For M.D.R music is music and not a vocal stunt to earn popularity. He remains unaffected by the gibes of critics and by the neglect of his art by a people who are today corrupted by the cacophony of film music. A popular Tamil magazine went so far to call him a clown.

M.D.R is a student of "Tiger" Varadachariar, but his music has no fangs - few musicians remember their guru with such fervor as he. Few musicians in India - I am here not excluding Hindustani vocalists - have the richness of his voice. His voice seems to originate from the depths of his being. It is not a mere oral or laryngeal exercise - and it seems to capture all the unheard melodies in the wind, in streams flowing past thickets of bamboo, the gurgle of pots filled with water by beautiful girls on the ghats of the Ganga.

M.D.R sings in vilambitam to Southern audiences who are used to musicians singing in tempi reminiscent of an express train racing past a backwoods station. His accompanists find him difficult because of his low shruti and the unexpected turns in his singing. He is one of the few creative musicians in the country, but his creativeness does not consist in discovering new ragas but in his very music. His alapanas are not excessively long and his solfa singing or swaraprasthara is always brief but full of original phrases and enchanting. The compositions of great masters are invested with classicism when he renders them and they become meaningful and not empty sound. Listen to him singing a thillana. There are others who make their thillanas intricate and complex structures. M.D.R's are playful, the swaras come dancing, they are like a scattering of flowers. The word often used by our music critics is "scintillating". No, no, M.D.R does not scintillate. He does more. He goes beyond other musicians to make his art aesthetically and emotionally elevating.
I have personally found M.D.R's music a liberating experience. If it casts a spell it is not to bind you but to free you from the limitations of time and space. In a little snatch of M.D.R's melody I have sought an eternity and I have been so moved as to be in tears. Music such as his makes one humble and listening to it one goes beyond oneself, one transcends oneself. This, I feel, is pure joy untainted by anything.

M.D.R became 60 years old last month. The seven swaras must have been gay on the occasion and the ragas must have lighted lamps if not candles, on the day. The Music Academy of Madras and the Sangeet Natak Academy of Delhi seem to be deaf to his music. Other musicians go to Paris and New York to propagate our music.
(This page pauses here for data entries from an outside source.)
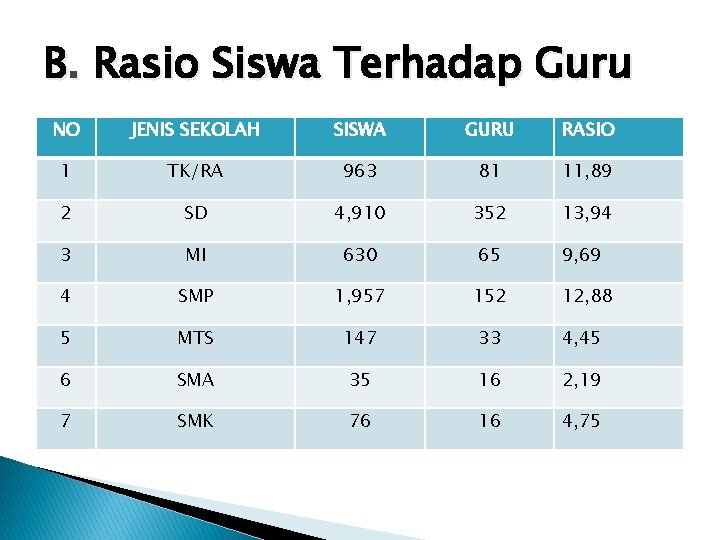 B. Rasio Siswa Terhadap Guru

| NO | JENIS SEKOLAH | SISWA | GURU | RASIO |
|---|---|---|---|---|
| 1 | TK/RA | 963 | 81 | 11,89 |
| 2 | SD | 4,910 | 352 | 13,94 |
| 3 | MI | 630 | 65 | 9,69 |
| 4 | SMP | 1,957 | 152 | 12,88 |
| 5 | MTS | 147 | 33 | 4,45 |
| 6 | SMA | 35 | 16 | 2,19 |
| 7 | SMK | 76 | 16 | 4,75 |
M.D.Ramanathan lives in his little home in Adyar, Madras, and creates a world of music of his own. His only avocation is nadopasana. Tyagayya songs in Kalyanavasantham: Naduloludai Brahmanandamandave manasa (Immersed in nada you will attain, O mind, the joy of the Brahman). For him his Tyagaraja, his Muttuswami Dikshitar, his Shyama Sastri. Nothing else matters to him. And, listening to him, I have often wondered if anything matters other than music.